= Beginning of Section =
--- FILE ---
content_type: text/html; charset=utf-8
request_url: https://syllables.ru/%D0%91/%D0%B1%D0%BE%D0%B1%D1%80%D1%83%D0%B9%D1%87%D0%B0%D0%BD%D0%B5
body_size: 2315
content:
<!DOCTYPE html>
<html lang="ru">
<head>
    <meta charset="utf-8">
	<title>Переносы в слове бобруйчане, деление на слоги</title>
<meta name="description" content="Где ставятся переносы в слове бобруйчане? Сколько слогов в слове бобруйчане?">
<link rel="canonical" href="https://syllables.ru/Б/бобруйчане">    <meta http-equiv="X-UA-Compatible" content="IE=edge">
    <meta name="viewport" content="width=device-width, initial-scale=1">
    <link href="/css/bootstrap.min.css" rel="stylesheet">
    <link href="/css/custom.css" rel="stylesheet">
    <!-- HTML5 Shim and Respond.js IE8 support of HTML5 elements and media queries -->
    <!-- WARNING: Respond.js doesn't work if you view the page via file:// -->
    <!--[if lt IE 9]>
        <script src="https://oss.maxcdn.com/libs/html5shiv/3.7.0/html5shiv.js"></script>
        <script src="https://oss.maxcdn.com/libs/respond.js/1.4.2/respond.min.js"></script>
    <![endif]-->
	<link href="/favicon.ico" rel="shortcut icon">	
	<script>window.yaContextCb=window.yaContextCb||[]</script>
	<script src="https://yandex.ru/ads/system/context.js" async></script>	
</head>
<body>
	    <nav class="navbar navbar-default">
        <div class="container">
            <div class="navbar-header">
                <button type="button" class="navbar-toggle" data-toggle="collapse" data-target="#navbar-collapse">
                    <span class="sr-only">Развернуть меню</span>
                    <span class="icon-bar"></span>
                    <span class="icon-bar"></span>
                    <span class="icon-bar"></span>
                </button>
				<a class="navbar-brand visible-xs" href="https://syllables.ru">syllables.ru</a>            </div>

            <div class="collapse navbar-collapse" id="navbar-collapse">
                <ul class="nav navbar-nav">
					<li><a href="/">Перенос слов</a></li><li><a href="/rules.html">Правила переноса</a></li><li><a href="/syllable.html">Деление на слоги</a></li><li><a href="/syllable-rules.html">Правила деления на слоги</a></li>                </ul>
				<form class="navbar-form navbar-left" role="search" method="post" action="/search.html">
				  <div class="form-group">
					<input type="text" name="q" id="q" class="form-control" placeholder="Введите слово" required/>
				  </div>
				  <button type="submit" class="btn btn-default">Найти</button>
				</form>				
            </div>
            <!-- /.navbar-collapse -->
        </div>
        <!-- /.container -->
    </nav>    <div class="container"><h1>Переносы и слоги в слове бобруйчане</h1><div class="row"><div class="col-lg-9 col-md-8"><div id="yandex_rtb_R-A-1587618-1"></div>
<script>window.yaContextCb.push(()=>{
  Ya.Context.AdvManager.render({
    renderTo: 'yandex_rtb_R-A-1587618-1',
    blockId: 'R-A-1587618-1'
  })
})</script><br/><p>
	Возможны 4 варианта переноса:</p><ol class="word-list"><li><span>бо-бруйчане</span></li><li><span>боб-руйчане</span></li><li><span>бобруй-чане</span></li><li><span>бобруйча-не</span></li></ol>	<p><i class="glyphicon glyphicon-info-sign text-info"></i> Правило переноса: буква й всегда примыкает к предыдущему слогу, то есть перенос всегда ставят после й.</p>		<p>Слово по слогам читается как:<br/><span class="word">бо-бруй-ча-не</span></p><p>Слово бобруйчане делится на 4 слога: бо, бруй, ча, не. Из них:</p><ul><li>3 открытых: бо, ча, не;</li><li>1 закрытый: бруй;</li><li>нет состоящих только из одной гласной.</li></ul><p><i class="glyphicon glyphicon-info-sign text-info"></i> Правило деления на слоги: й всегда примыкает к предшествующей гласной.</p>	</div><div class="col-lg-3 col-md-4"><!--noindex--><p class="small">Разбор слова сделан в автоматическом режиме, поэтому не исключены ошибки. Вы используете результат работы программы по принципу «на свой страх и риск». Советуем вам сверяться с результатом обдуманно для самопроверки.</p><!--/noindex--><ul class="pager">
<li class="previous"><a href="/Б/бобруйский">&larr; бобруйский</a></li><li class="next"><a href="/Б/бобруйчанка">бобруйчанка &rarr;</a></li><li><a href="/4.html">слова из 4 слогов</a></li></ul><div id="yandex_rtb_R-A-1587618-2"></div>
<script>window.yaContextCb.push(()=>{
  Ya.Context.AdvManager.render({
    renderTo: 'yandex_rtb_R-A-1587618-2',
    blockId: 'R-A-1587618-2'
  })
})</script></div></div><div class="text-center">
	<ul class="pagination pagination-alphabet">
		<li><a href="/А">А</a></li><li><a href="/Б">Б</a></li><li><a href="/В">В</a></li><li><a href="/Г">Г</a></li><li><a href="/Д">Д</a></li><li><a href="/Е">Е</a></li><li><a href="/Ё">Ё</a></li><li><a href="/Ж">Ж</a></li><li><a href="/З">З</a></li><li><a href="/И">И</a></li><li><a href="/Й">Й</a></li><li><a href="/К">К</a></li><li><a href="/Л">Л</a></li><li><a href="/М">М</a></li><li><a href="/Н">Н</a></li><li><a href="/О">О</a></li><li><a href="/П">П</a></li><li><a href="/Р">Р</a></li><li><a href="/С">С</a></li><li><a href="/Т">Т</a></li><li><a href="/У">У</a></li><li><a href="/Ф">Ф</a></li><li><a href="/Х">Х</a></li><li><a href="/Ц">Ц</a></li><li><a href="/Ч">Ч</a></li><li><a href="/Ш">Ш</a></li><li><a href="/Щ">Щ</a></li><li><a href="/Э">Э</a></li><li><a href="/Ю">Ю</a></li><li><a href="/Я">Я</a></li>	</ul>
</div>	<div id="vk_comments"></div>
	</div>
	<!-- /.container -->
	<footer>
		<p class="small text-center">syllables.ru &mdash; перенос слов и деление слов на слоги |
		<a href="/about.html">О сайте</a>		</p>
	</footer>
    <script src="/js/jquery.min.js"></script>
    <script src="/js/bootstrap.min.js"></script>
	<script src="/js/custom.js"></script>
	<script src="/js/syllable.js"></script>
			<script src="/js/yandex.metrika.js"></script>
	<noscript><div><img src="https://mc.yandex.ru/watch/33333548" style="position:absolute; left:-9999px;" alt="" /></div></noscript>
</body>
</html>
= End of Section =
Copy each line above that contains the word "blockId".

    blockId: 'R-A-1587618-1'
    blockId: 'R-A-1587618-2'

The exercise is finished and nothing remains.